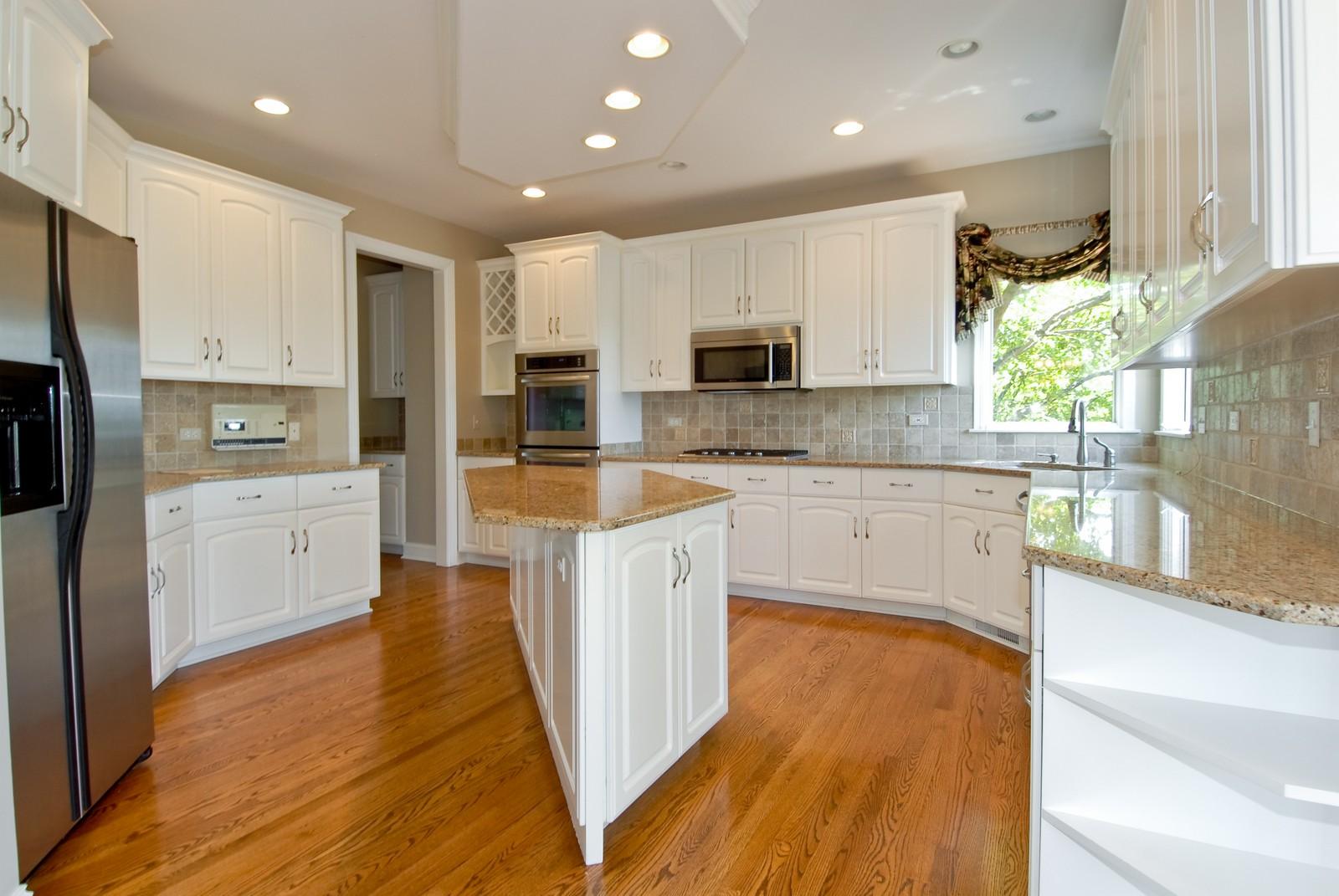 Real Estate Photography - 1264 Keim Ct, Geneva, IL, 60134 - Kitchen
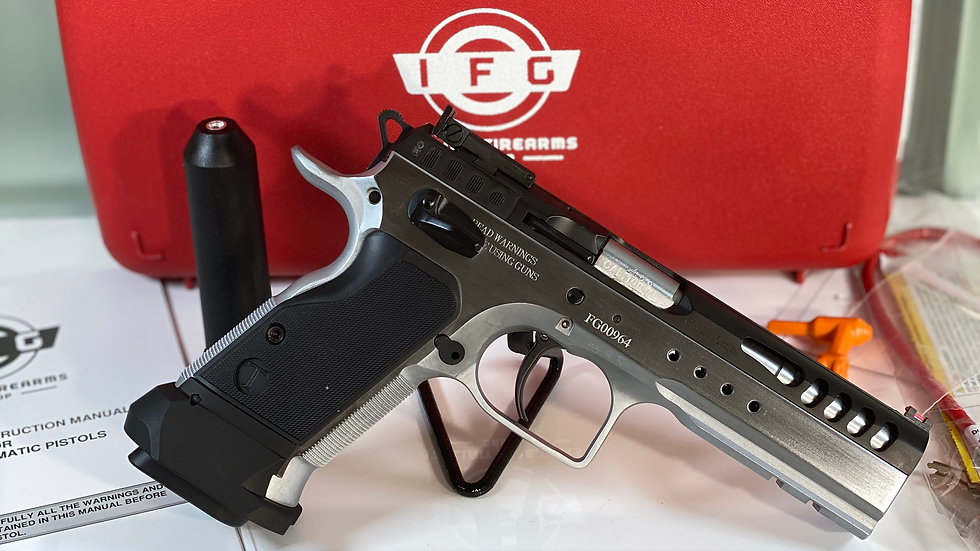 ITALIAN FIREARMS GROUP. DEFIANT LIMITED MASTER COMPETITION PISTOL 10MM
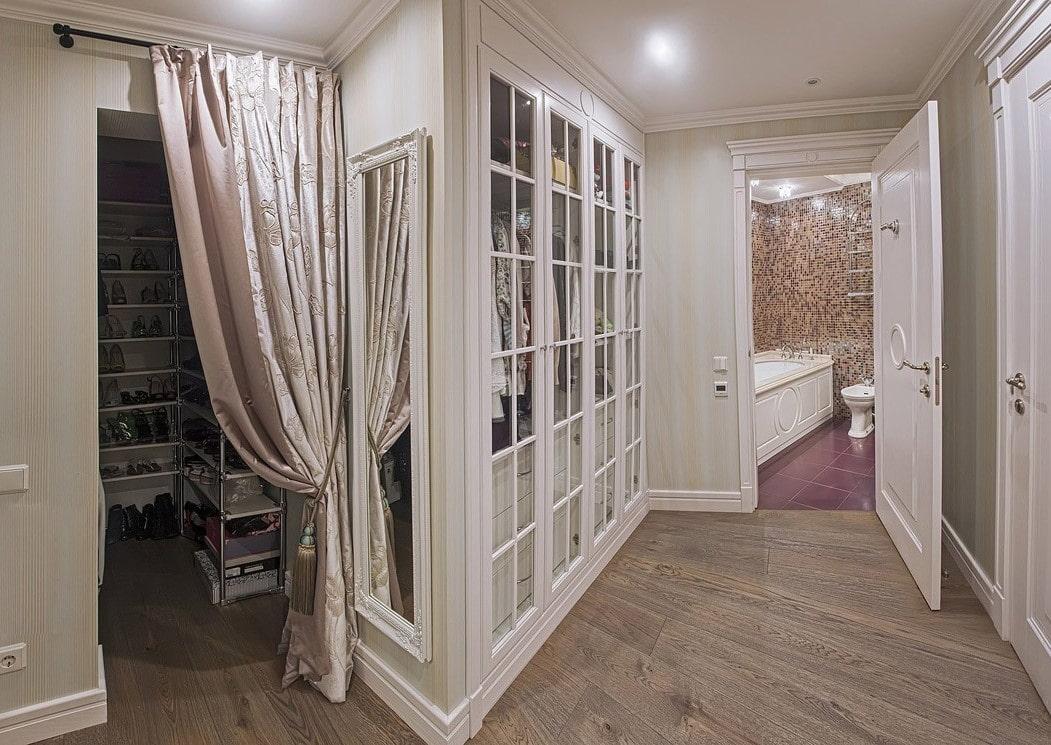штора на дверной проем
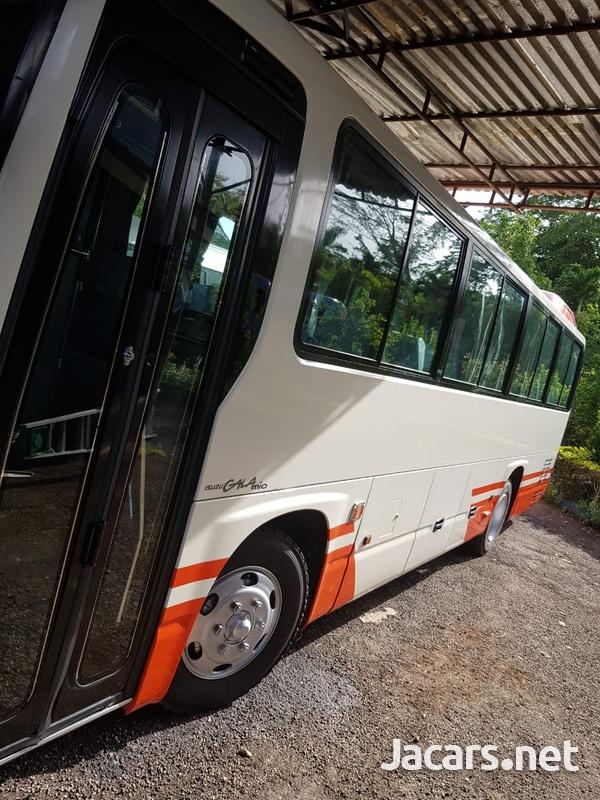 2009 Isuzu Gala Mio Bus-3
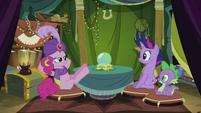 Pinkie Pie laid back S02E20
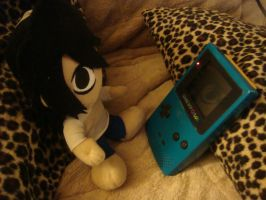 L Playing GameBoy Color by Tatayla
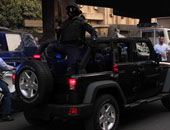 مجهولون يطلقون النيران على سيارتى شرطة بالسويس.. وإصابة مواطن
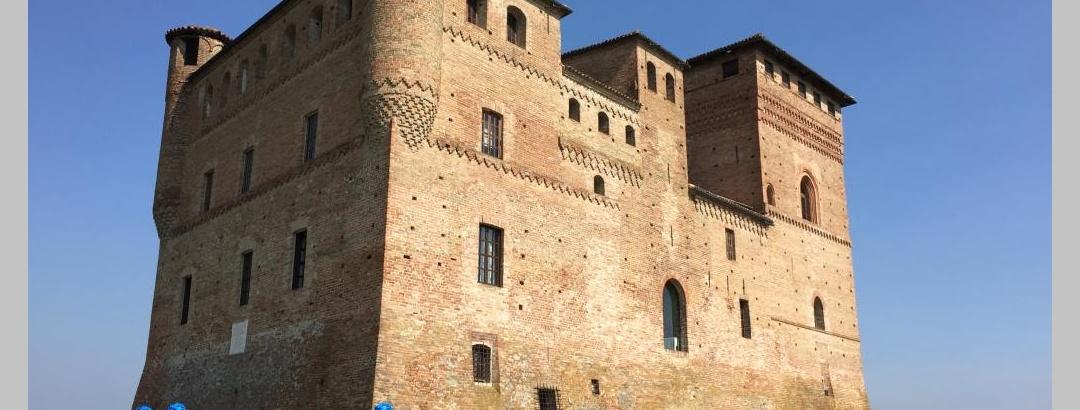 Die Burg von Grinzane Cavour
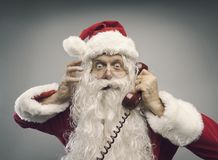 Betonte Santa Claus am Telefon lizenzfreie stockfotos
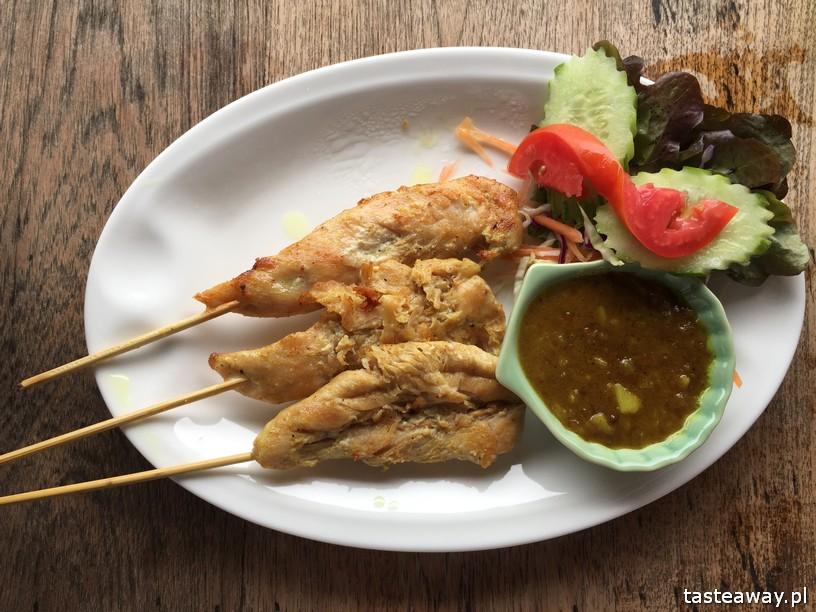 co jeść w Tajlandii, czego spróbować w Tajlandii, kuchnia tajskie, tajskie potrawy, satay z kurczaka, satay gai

________________________________________

→ **YOUR ASSIGNMENT**:
Return, exactly as they stand, all of the lines above, but not the pictures.

→ **RESPONSE BELOW**:
 Real Estate Photography - 1264 Keim Ct, Geneva, IL, 60134 - Kitchen
 ITALIAN FIREARMS GROUP. DEFIANT LIMITED MASTER COMPETITION PISTOL 10MM
штора на дверной проем
 2009 Isuzu Gala Mio Bus-3
 Pinkie Pie laid back S02E20
 L Playing GameBoy Color by Tatayla
 مجهولون يطلقون النيران على سيارتى شرطة بالسويس.. وإصابة مواطن
 Die Burg von Grinzane Cavour
 Betonte Santa Claus am Telefon lizenzfreie stockfotos
 co jeść w Tajlandii, czego spróbować w Tajlandii, kuchnia tajskie, tajskie potrawy, satay z kurczaka, satay gai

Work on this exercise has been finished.